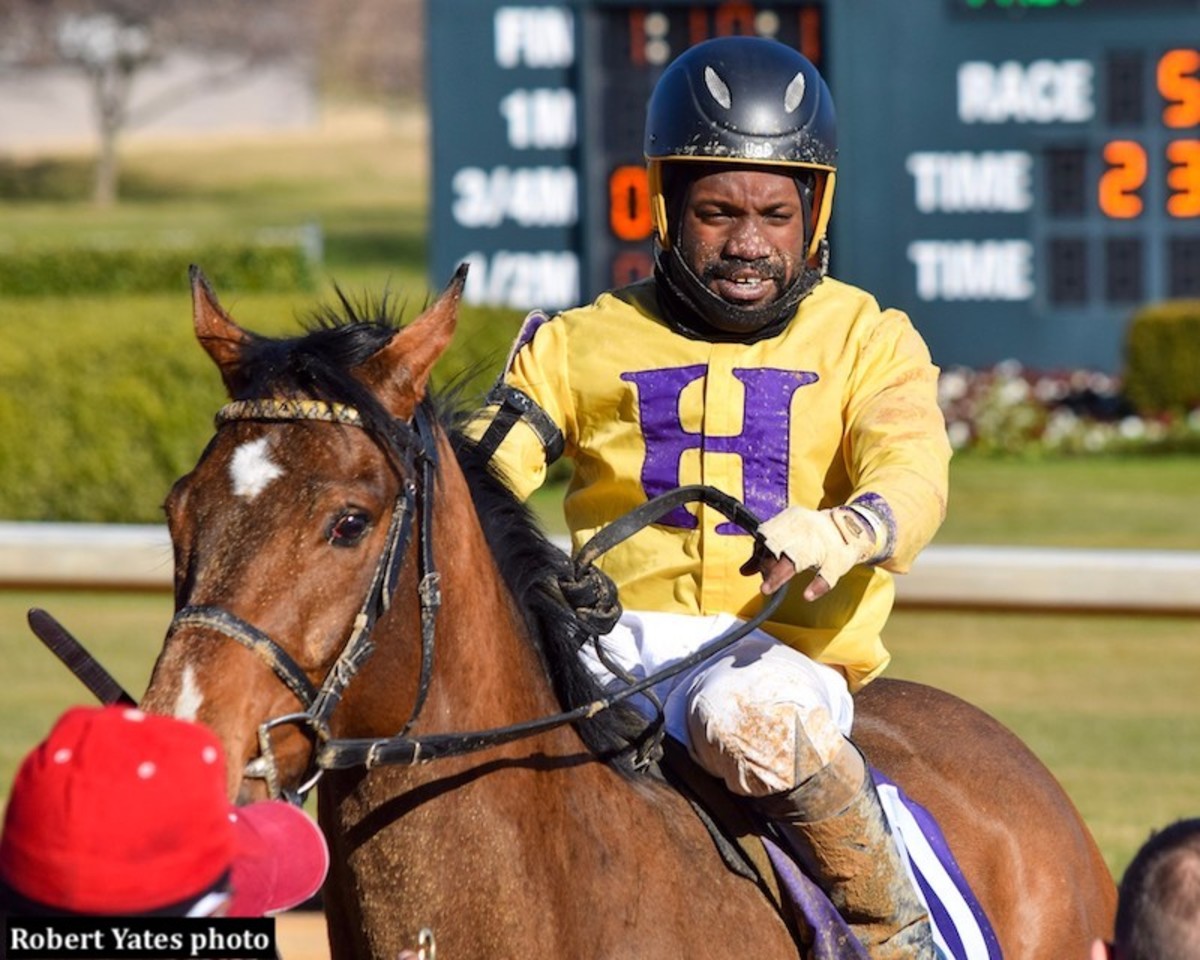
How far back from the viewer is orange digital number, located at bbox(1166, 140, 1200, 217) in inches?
531

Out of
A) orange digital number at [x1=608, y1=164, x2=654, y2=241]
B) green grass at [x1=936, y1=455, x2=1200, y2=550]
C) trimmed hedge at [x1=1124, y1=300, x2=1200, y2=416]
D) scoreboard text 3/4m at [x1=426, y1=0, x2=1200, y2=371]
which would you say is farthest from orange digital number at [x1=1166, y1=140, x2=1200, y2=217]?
orange digital number at [x1=608, y1=164, x2=654, y2=241]

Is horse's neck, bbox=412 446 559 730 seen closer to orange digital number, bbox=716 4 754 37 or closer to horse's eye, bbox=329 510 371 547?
horse's eye, bbox=329 510 371 547

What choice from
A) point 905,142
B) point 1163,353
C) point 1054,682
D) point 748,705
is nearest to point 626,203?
point 905,142

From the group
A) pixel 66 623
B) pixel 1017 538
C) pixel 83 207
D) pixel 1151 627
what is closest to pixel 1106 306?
pixel 1017 538

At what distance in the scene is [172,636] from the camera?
2.65m

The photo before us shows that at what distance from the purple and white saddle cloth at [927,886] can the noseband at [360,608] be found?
2.31 feet

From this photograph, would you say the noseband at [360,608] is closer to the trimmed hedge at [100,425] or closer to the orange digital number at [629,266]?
the trimmed hedge at [100,425]

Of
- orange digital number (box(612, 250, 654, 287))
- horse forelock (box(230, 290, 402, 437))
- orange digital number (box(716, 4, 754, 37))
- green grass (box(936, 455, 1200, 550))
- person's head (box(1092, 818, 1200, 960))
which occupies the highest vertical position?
orange digital number (box(716, 4, 754, 37))

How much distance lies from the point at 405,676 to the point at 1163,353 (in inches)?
481

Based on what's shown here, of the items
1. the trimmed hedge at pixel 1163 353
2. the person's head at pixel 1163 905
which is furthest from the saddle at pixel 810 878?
the trimmed hedge at pixel 1163 353

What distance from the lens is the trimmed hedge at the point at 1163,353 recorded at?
14.2 m

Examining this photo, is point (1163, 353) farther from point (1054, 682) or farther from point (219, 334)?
point (219, 334)

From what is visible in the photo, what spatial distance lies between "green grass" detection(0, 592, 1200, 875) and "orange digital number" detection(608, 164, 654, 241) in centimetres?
346

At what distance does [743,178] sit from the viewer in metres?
3.52
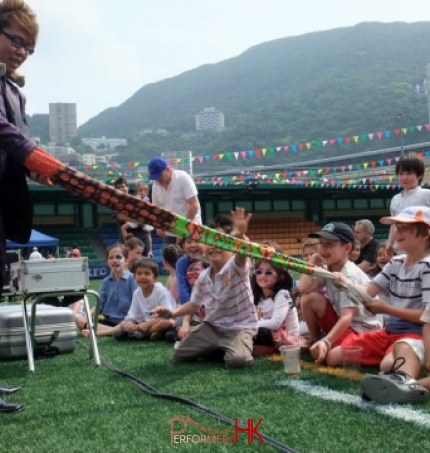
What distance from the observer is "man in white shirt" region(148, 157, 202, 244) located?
19.6 feet

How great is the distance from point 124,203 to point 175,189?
307 cm

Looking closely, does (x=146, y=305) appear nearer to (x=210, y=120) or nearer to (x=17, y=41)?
(x=17, y=41)

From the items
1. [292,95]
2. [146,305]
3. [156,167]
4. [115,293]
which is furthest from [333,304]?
[292,95]

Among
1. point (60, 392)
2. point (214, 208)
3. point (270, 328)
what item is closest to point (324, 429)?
point (60, 392)

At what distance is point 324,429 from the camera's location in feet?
8.51

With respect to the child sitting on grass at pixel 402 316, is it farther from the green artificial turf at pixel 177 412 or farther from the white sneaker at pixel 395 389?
the green artificial turf at pixel 177 412

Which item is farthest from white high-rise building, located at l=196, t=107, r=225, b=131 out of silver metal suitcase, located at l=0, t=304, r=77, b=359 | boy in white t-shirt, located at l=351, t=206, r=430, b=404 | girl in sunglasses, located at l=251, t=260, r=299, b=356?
boy in white t-shirt, located at l=351, t=206, r=430, b=404

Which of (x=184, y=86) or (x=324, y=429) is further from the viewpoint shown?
(x=184, y=86)

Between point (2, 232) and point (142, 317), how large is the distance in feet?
9.98

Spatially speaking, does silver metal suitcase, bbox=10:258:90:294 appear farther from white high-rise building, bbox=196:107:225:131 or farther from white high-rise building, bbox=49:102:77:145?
white high-rise building, bbox=49:102:77:145

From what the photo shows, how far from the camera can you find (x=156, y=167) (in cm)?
600

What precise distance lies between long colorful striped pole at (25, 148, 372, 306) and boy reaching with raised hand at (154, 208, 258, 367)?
1.05m

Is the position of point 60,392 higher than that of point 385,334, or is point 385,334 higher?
point 385,334

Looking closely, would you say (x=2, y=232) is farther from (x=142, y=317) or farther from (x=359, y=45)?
(x=359, y=45)
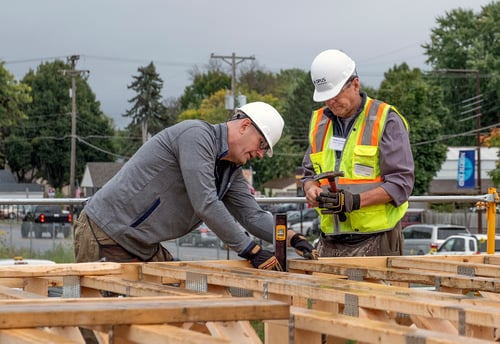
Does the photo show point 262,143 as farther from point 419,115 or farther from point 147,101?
point 147,101

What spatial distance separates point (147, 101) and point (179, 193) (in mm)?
98025

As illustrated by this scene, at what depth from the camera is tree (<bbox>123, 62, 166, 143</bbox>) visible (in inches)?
4087

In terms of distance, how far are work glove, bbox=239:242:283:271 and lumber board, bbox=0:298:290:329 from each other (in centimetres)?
224

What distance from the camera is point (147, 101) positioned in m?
104

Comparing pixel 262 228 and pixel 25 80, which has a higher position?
pixel 25 80

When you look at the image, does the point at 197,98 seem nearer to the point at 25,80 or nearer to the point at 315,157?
the point at 25,80

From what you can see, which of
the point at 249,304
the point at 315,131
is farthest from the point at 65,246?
the point at 249,304

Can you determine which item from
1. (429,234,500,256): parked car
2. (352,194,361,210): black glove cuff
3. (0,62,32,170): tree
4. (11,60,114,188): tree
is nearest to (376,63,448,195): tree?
(0,62,32,170): tree

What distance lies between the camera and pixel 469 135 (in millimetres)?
80750

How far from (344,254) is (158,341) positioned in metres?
4.00

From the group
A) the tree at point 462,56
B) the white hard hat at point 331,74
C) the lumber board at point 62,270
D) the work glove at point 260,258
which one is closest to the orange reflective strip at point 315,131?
the white hard hat at point 331,74

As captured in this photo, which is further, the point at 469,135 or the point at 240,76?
the point at 240,76

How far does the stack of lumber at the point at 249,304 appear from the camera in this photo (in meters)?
3.28

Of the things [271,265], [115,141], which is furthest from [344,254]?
[115,141]
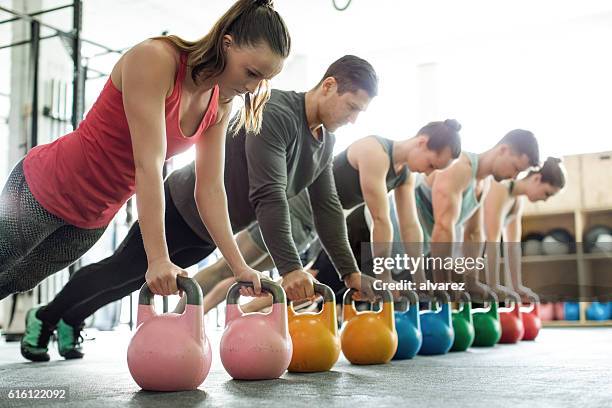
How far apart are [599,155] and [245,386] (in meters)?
6.06

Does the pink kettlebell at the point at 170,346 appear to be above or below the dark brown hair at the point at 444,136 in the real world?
below

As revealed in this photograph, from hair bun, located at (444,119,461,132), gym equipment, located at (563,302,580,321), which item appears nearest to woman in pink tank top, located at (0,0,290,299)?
hair bun, located at (444,119,461,132)

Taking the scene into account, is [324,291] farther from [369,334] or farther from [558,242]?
[558,242]

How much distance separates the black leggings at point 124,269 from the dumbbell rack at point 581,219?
5375mm

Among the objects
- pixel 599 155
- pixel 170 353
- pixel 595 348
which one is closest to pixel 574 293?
pixel 599 155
──────────
(Work required)
Repeat each record exactly, with the pictures left out.

(Expected output)
How far back from the viewer is orange digital number, located at bbox(1166, 140, 1200, 217) in inches?
531

Out of
A) orange digital number at [x1=608, y1=164, x2=654, y2=241]
B) green grass at [x1=936, y1=455, x2=1200, y2=550]
C) trimmed hedge at [x1=1124, y1=300, x2=1200, y2=416]
D) scoreboard text 3/4m at [x1=426, y1=0, x2=1200, y2=371]
which would you say is farthest from orange digital number at [x1=1166, y1=140, x2=1200, y2=217]?
orange digital number at [x1=608, y1=164, x2=654, y2=241]

Is horse's neck, bbox=412 446 559 730 seen closer to orange digital number, bbox=716 4 754 37 or closer to horse's eye, bbox=329 510 371 547?
horse's eye, bbox=329 510 371 547

What choice from
A) point 905,142
B) point 1163,353
C) point 1054,682
D) point 748,705
is nearest to point 626,203?
point 905,142

From the group
A) pixel 66 623
B) pixel 1017 538
C) pixel 83 207
D) pixel 1151 627
what is closest to pixel 1106 306?
pixel 1017 538

At what distance in the scene is [172,636] from the camera?
2.65m

The photo before us shows that at what distance from the purple and white saddle cloth at [927,886] can the noseband at [360,608] be found?
2.31 feet

From this photograph, would you say the noseband at [360,608] is closer to the trimmed hedge at [100,425] or closer to the orange digital number at [629,266]?
the trimmed hedge at [100,425]

Of
- orange digital number (box(612, 250, 654, 287))
- horse forelock (box(230, 290, 402, 437))
- orange digital number (box(716, 4, 754, 37))
- green grass (box(936, 455, 1200, 550))
- person's head (box(1092, 818, 1200, 960))
which occupies the highest vertical position?
orange digital number (box(716, 4, 754, 37))

How much distance lies from the point at 405,676 to the point at 1163,353 (in inches)?
481

Based on what's shown here, of the items
1. the trimmed hedge at pixel 1163 353
2. the person's head at pixel 1163 905
which is furthest from the saddle at pixel 810 878?
the trimmed hedge at pixel 1163 353

What distance from the lens is the trimmed hedge at the point at 1163,353 recorded at?
14.2 m

Examining this photo, is point (1163, 353) farther from point (1054, 682) or farther from point (219, 334)?
point (219, 334)

From what is visible in the photo, what spatial distance lies between "green grass" detection(0, 592, 1200, 875) and "orange digital number" detection(608, 164, 654, 241) in centimetres?
346

At what distance does [743,178] sit from the viewer in metres?
3.52
What distance from the observer is "man in white shirt" region(148, 157, 202, 244) located?
19.6 feet

How great is the distance from point 124,203 to point 175,189?
307 cm

Looking closely, does (x=146, y=305) appear nearer to (x=210, y=120) or nearer to (x=17, y=41)?
(x=17, y=41)

From the items
1. [292,95]
2. [146,305]
3. [156,167]
4. [115,293]
which is furthest from [333,304]?
[292,95]

Among
1. point (60, 392)
2. point (214, 208)
3. point (270, 328)
what item is closest to point (324, 429)?
point (60, 392)

At what distance is point 324,429 from the camera's location in feet?
8.51

With respect to the child sitting on grass at pixel 402 316, is it farther from the green artificial turf at pixel 177 412 or farther from the white sneaker at pixel 395 389?
the green artificial turf at pixel 177 412

Which item is farthest from white high-rise building, located at l=196, t=107, r=225, b=131 out of silver metal suitcase, located at l=0, t=304, r=77, b=359 | boy in white t-shirt, located at l=351, t=206, r=430, b=404 | girl in sunglasses, located at l=251, t=260, r=299, b=356?
boy in white t-shirt, located at l=351, t=206, r=430, b=404

Which of (x=184, y=86) or (x=324, y=429) is further from the viewpoint shown?
(x=184, y=86)

Between point (2, 232) and point (142, 317), how large is the distance in feet?
9.98

Spatially speaking, does silver metal suitcase, bbox=10:258:90:294 appear farther from white high-rise building, bbox=196:107:225:131 or farther from white high-rise building, bbox=49:102:77:145?
white high-rise building, bbox=49:102:77:145

From what the photo shows, how far from the camera can you find (x=156, y=167) (in cm)?
600

What precise distance lies between long colorful striped pole at (25, 148, 372, 306) and boy reaching with raised hand at (154, 208, 258, 367)?
1.05m

Is the position of point 60,392 higher than that of point 385,334, or is point 385,334 higher?
point 385,334

Looking closely, would you say (x=2, y=232) is farther from (x=142, y=317) or farther from (x=359, y=45)?
(x=359, y=45)
Does the photo show point 262,143 as farther from point 419,115 or farther from point 147,101?
point 147,101

What spatial distance separates point (147, 101) and point (179, 193) (in mm)?
98025

As illustrated by this scene, at what depth from the camera is tree (<bbox>123, 62, 166, 143</bbox>) visible (in inches)?
4087

In terms of distance, how far are work glove, bbox=239:242:283:271 and lumber board, bbox=0:298:290:329 from each other (in centimetres)?
224

What distance from the camera is point (147, 101) positioned in m?
104

Comparing pixel 262 228 and pixel 25 80, which has a higher position?
pixel 25 80

When you look at the image, does the point at 197,98 seem nearer to the point at 25,80 or nearer to the point at 315,157?
the point at 25,80

From what you can see, which of
the point at 249,304
the point at 315,131
is farthest from the point at 65,246?
the point at 249,304

Can you determine which item from
1. (429,234,500,256): parked car
2. (352,194,361,210): black glove cuff
3. (0,62,32,170): tree
4. (11,60,114,188): tree
is nearest to (376,63,448,195): tree?
(0,62,32,170): tree

What distance lies between the camera and pixel 469 135 (in millimetres)?
80750

How far from (344,254) is (158,341) positioned in metres?
4.00

From the group
A) the tree at point 462,56
B) the white hard hat at point 331,74
C) the lumber board at point 62,270
D) the work glove at point 260,258
which one is closest to the orange reflective strip at point 315,131?
the white hard hat at point 331,74

As captured in this photo, which is further, the point at 469,135 or the point at 240,76?
the point at 240,76

How far does the stack of lumber at the point at 249,304 appear from the camera in this photo (in meters)?
3.28

Of the things [271,265], [115,141], which is furthest from [344,254]?
[115,141]
How far apart are [599,155] and [245,386] (in meters)?
6.06

Does the pink kettlebell at the point at 170,346 appear to be above or below the dark brown hair at the point at 444,136 in the real world?
below

As revealed in this photograph, from hair bun, located at (444,119,461,132), gym equipment, located at (563,302,580,321), which item appears nearest to woman in pink tank top, located at (0,0,290,299)?
hair bun, located at (444,119,461,132)

Taking the scene into account, is [324,291] farther from [369,334] or farther from [558,242]?
[558,242]

How much distance separates the black leggings at point 124,269 from the dumbbell rack at point 581,219?
5375mm

Among the objects
- pixel 599 155
- pixel 170 353
- pixel 595 348
which one is closest to pixel 574 293?
pixel 599 155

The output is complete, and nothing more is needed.